What’s not broken and just keeps on running? NonStop delivers!

As I look back at the past year perhaps the best way to describe it was how there were many times where things were broken. I am not talking about the occasional drinking glass or dinner plate but objects that mattered to us. When things are broken their performance is hindered to where in some cases they no longer serve any useful purpose. Replacement appears to be the order of the day.

Mind you, I am not talking about the weather here in Colorado as I have lost track of how many days have passed without a meaningful snow fall. This morning may have been the exception as a little rain together with what might pass as a little sleet did fall but not for long enough to stick to anything. Enjoying December days that have climbed into the 70sF (20sC) would surely pass as unusual even if we didn’t talk about weather patterns that look to be broken.

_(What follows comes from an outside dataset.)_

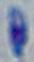
Toxoplasma gondii is shown. Captured at 1000x magnification. Micrograph.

However, before developing this story line further, please be happy for us as remedies for almost everything have been found. But what was broken? This time last year Margo broke her leg badly where the remedy happened to include the insertion of metal rods and nails. In summer our Range Rover was rear-ended on the freeway and the insurance company wrote it off. That new sectional we had waited for did finally show up but the central portion of the sectional had been scratched in transport.

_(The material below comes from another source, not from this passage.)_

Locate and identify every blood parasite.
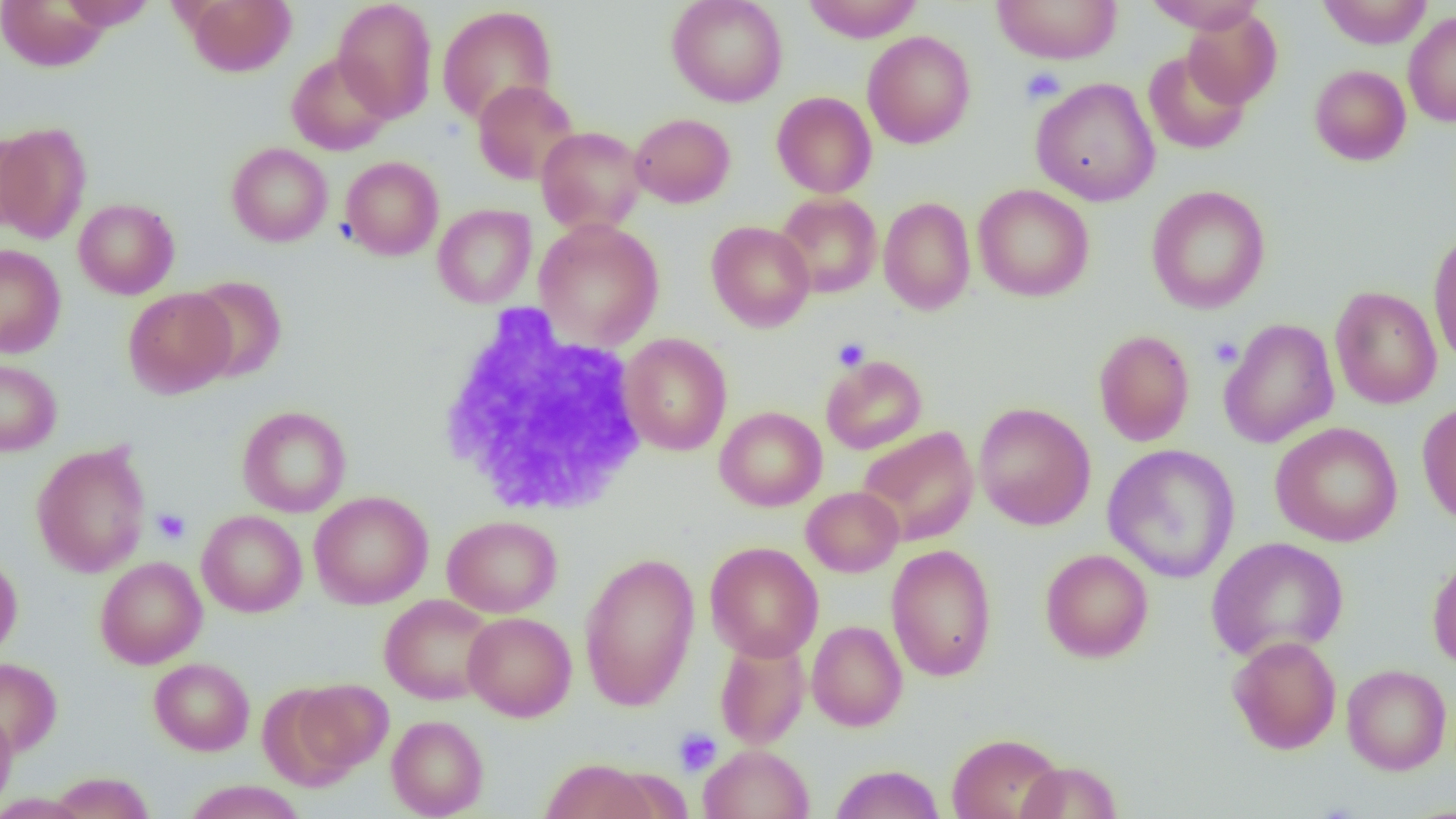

When it comes to IT and to the digital transformation and the pivot to everything-as-a-service, it’s hard to make light of the fact that the role clouds are playing isn’t proving as rock-solid as promoters would have you believe. Not for them is an outage here or there something for us to worry about, but when a major cloud services provider like Amazon Web Services (AWS) breaks then yes, we should all be concerned. In fact there were enough outages for CRN to publish The 10 Biggest Cloud Outages Of 2021 (So Far). As for the tag line, it was rather long but managed to sum up the predicament of many affected at the time:

“‘Outages can mean the end for companies, depending on their choices in design and deployment, or they can be complete non-events,’ Miles Ward, chief technology officer at Los Angeles-based Google partner SADA Systems, tells CRN. ‘Cloud has changed the nature of outages.’”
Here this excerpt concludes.